_Exercise brief_
Write out all the lines below again in full, requests included. Offset the coordinates in each answer by adding 65 to every number, and keep the numbers in the requests unchanged.

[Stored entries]
^^^^^^^^^^^^^^^^

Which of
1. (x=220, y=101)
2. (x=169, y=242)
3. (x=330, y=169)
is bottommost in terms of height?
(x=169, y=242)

^^^^^^^^^^^^^^^^

_Result below_
Which of
1. (x=220, y=101)
2. (x=169, y=242)
3. (x=330, y=169)
is bottommost in terms of height?
(x=234, y=307)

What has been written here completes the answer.